### WORK INSTRUCTIONS
[a] According to the article on Meta's OPT-175B, on how many parameters was the model trained?
[b] Can you reproduce the stretch of the article on Meta's OPT-175B from "Earlier this month, Meta" through "3 blog post."?
[c] Can you take the article on Meta's OPT-175B further, continuing from the point where it stops?

### EXTRACT PROVIDED
============
Earlier this month, Meta announced the development of its large language model Open Pretrained Transformer (OPT-175B), which has been trained on 175 billion parameters from public datasets.
Unlike many other large language models, OPT-175B will be available for free to all researchers or institutions that request access. The company notes that this effort is an attempt to “democratize” large language models, which will allow for further research into the models’ potential benefits — and dangers — to society.
“We believe the entire AI community — academic researchers, civil society, policymakers, and industry — must work together to develop clear guidelines around responsible AI in general and responsible large language models in particular, given their centrality in many downstream language applications,” a team of researchers at the company wrote in a May 3 blog post.
Meta notes that large language models have played a major role in artificial intelligence and natural language processing research, however, because established models like GPT-3 have mostly been accessible to the public through paid APIs, “full research access” has been limited. “This restricted access has limited researchers’ ability to understand how and why these large language models work.”
============
(Items from a dataset)

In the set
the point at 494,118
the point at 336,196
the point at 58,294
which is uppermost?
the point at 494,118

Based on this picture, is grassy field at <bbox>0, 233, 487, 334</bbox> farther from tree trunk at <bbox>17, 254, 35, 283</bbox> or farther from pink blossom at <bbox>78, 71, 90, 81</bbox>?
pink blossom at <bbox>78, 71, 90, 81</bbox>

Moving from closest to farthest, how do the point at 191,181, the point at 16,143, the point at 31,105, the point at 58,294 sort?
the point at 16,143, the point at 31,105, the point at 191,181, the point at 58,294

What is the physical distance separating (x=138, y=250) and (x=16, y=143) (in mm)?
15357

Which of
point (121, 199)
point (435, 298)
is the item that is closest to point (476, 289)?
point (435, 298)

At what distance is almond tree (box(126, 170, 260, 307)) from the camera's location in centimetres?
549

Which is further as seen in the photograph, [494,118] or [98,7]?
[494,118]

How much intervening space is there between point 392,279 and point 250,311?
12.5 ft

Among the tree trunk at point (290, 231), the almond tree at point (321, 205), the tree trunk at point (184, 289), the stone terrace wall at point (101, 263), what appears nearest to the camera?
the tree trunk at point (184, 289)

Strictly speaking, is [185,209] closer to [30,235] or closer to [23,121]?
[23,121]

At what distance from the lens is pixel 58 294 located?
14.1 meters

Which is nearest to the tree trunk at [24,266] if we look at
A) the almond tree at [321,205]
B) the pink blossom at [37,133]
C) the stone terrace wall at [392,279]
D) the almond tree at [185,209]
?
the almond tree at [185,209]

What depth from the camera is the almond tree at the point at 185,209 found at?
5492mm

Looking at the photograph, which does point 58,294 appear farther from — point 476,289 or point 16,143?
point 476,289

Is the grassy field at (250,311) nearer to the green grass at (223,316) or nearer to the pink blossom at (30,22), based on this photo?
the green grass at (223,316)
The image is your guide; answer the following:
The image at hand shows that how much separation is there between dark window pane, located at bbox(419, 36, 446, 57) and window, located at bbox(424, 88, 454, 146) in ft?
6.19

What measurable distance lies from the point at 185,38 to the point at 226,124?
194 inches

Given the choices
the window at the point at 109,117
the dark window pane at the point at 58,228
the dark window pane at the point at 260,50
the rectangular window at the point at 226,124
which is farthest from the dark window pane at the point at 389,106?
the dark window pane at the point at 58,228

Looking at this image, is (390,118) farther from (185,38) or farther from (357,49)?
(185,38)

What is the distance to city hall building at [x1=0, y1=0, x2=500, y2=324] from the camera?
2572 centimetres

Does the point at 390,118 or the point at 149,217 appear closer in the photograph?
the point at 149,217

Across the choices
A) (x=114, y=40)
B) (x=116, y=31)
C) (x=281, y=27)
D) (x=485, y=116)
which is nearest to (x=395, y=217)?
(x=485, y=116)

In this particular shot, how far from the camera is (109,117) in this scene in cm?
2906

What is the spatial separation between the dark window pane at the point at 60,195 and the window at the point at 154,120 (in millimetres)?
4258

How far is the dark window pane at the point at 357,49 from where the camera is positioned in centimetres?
============
### EXERCISE RESPONSES
[a] 175 billion parameters.

[b]
Earlier this month, Meta announced the development of its large language model Open Pretrained Transformer (OPT-175B), which has been trained on 175 billion parameters from public datasets.
Unlike many other large language models, OPT-175B will be available for free to all researchers or institutions that request access. The company notes that this effort is an attempt to “democratize” large language models, which will allow for further research into the models’ potential benefits — and dangers — to society.
“We believe the entire AI community — academic researchers, civil society, policymakers, and industry — must work together to develop clear guidelines around responsible AI in general and responsible large language models in particular, given their centrality in many downstream language applications,” a team of researchers at the company wrote in a May 3 blog post.

[c]
Models like OPT-175B are capable of various complex processes, from generating a coherent and grammatically sound text to solving math problems and answering reading comprehension questions. However, many have brought up concerns about the models’ potential to parrot inappropriate or offensive language. Meta hopes that, by taking a transparent approach and sharing the model with all researchers, OPT-175B can hopefully shed light on these issues. Additionally, some researchers have brought up environmental concerns about these models — Meta notes that OPT-175B has a significantly smaller carbon footprint than GPT-3.
“We hope that OPT-175B will bring more voices to the frontier of large language model creation, help the community collectively design responsible release strategies, and add an unprecedented level of transparency and openness to the development of large language models in the field,” the company’s blog post reads.